A CMV-specific γδ T cell clone (4-29) produces TNF in response to tumor epithelial cell lines, but not normal epithelial cell lines.

Latent cytomegalovirus (CMV) infection can reactivate in patients undergoing immunosuppression after organ transplant. But γδ T cells escape immunosuppression and are free to take control of the infection, suggest Halary and colleagues on page 1567. These CMV-reactive γδ T cells also recognized intestinal epithelial tumor cell lines, suggesting that CMV-infected cells and tumor cells may share a common, as yet undefined, γδ T cell antigen.

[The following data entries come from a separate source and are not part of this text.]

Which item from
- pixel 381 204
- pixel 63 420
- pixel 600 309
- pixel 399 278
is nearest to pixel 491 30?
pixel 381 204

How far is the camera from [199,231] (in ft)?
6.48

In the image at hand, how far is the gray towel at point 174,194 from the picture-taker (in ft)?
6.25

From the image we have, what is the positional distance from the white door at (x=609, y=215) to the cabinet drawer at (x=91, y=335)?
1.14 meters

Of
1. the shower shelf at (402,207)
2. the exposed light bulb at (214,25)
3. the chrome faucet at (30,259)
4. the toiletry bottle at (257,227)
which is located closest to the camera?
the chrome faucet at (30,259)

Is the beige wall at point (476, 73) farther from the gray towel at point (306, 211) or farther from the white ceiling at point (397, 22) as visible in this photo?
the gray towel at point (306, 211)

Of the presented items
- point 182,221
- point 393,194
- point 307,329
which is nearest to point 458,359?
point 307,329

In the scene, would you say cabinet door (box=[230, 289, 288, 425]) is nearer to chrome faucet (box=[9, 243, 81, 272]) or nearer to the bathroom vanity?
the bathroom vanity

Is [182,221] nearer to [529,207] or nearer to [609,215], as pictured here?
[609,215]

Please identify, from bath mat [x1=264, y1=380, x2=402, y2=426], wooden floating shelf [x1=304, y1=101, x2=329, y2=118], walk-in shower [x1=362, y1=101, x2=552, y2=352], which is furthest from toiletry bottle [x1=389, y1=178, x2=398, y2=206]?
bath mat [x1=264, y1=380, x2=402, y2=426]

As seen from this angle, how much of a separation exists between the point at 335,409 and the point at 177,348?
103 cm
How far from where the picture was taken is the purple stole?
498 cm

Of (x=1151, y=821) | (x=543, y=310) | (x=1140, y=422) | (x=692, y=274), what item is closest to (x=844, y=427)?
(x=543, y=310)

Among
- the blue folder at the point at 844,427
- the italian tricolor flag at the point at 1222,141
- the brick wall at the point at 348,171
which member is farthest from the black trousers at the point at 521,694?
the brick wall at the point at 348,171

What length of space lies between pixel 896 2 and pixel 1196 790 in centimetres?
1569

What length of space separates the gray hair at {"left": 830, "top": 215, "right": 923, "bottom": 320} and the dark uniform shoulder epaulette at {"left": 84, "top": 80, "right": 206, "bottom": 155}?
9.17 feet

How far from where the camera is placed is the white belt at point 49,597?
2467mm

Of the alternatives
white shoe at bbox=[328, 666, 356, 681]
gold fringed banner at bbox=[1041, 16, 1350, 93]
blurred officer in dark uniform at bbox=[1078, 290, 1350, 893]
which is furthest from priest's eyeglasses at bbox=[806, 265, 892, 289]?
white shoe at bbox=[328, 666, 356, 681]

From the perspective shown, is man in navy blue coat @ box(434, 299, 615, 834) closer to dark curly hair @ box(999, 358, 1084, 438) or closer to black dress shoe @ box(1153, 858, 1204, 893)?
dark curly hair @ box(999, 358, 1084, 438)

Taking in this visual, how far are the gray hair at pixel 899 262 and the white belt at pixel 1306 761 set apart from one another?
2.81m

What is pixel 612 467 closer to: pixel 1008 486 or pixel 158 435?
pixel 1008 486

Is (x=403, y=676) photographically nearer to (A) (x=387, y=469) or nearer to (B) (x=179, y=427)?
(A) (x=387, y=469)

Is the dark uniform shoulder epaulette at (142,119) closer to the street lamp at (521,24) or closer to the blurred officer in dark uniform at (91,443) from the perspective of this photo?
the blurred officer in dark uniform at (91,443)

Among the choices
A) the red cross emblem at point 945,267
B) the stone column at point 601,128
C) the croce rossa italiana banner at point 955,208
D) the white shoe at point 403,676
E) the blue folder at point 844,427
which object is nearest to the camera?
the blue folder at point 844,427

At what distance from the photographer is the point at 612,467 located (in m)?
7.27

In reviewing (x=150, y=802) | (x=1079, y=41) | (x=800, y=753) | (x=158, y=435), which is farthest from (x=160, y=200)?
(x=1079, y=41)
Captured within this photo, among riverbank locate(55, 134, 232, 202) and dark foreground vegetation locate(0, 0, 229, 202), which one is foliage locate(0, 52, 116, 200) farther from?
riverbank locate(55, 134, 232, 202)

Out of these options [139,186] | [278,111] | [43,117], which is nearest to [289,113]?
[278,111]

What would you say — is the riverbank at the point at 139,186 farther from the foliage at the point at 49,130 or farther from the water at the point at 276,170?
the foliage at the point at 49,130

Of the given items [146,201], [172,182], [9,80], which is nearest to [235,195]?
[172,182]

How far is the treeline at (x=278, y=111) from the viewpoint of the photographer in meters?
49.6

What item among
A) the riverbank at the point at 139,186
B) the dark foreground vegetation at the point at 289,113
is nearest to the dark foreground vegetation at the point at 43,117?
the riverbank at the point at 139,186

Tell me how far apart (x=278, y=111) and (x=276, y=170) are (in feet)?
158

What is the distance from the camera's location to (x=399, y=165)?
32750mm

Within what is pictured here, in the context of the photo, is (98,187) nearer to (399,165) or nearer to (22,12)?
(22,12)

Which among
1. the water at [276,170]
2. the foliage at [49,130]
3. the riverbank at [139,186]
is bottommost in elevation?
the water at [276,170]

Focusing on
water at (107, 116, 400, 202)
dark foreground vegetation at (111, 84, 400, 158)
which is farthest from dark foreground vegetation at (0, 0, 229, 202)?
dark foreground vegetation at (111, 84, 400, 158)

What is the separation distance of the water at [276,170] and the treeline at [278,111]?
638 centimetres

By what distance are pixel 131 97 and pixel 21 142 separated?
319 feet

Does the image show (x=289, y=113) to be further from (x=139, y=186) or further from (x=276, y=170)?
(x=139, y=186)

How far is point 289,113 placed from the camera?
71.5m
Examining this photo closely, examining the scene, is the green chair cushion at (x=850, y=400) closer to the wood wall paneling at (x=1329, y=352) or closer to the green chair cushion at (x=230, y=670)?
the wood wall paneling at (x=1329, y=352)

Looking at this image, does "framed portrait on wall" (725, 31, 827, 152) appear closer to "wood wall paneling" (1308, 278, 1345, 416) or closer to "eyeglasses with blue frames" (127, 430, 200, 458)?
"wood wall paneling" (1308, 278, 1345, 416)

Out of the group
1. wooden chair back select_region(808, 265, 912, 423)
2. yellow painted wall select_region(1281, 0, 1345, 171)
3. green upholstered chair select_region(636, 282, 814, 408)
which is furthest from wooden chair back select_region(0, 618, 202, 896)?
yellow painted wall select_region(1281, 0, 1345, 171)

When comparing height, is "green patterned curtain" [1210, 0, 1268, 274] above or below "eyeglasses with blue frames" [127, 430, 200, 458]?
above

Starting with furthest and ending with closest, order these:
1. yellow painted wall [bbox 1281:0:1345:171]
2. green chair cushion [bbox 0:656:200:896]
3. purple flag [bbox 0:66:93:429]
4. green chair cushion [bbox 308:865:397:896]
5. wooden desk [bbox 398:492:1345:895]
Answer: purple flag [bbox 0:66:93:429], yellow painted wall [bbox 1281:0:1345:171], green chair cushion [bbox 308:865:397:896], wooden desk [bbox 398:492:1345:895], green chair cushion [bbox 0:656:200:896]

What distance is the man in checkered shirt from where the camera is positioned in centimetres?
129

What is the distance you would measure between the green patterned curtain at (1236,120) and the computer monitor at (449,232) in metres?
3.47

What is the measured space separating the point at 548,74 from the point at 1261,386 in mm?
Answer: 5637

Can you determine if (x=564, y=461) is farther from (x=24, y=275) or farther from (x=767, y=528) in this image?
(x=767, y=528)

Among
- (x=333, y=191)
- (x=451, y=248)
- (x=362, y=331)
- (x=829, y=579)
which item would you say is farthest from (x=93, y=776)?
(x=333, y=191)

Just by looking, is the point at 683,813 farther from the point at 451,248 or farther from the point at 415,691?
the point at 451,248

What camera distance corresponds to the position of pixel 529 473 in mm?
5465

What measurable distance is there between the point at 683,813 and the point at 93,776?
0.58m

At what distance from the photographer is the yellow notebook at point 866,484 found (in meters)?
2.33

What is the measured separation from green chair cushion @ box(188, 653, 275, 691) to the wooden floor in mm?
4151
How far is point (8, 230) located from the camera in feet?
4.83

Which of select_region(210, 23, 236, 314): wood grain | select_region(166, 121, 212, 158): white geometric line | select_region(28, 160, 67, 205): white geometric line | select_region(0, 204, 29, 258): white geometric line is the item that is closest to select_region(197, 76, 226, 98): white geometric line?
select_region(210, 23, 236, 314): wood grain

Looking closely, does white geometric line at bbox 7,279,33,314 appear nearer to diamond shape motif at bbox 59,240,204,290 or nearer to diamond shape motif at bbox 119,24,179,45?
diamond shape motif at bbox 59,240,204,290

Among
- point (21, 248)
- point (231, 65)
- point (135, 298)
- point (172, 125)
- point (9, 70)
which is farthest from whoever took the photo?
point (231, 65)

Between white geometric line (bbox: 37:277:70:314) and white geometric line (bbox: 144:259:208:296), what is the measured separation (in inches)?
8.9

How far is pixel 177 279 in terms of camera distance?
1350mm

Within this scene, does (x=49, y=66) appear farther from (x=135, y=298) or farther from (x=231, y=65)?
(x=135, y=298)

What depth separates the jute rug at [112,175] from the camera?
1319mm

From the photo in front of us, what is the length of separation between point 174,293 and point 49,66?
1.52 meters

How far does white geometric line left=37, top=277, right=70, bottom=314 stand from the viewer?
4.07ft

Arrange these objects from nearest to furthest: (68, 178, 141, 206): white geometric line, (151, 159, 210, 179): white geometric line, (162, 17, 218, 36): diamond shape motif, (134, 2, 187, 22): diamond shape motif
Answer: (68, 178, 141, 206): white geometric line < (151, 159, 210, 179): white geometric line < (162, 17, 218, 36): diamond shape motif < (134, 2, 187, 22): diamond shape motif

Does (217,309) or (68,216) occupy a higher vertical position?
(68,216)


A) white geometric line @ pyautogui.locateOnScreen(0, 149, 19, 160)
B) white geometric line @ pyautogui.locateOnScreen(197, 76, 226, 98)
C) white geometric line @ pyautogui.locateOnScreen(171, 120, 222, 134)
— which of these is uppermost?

γδ T cells are a heterogeneous population of T cells that express a restricted T cell receptor repertoire and, unlike conventional αβ T cells, can be activated in a major histocompatibility complex (MHC)-independent fashion by self-antigens. Most subsets of γδ T cells reside in epithelial tissues such as the skin and intestine. Studies in mice have suggested that these cells are required for the control of various viral and bacterial infections, but precise roles for γδ T cells in humans have been difficult to establish.

In previous work, this group noted that a subset of γδ T cells expanded in kidney transplant patients, but only in those with active CMV infections. They now find that γδ T cell lines derived from transplant patients are indeed CMV-specific, as they could kill CMV-infected cells but not cells infected with other related viruses.

In an interesting twist, many of the CMV-reactive γδ T cell lines also recognized epithelial tumor cell lines. Although the identity of the potentially shared ligand remains under investigation, the authors suspect a local stress-induced self-antigen, as CMV replication often occurs preferentially in epithelial cells.

The authors suggest that γδ T cells may be uniquely able to respond to CMV. The virus-specific αβ T cells, which are abundant during primary infections in otherwise healthy individuals, will be crippled by posttransplant immunosuppression. But γδ T cells are not immunosuppressed, and can still attack CMV-infected cells.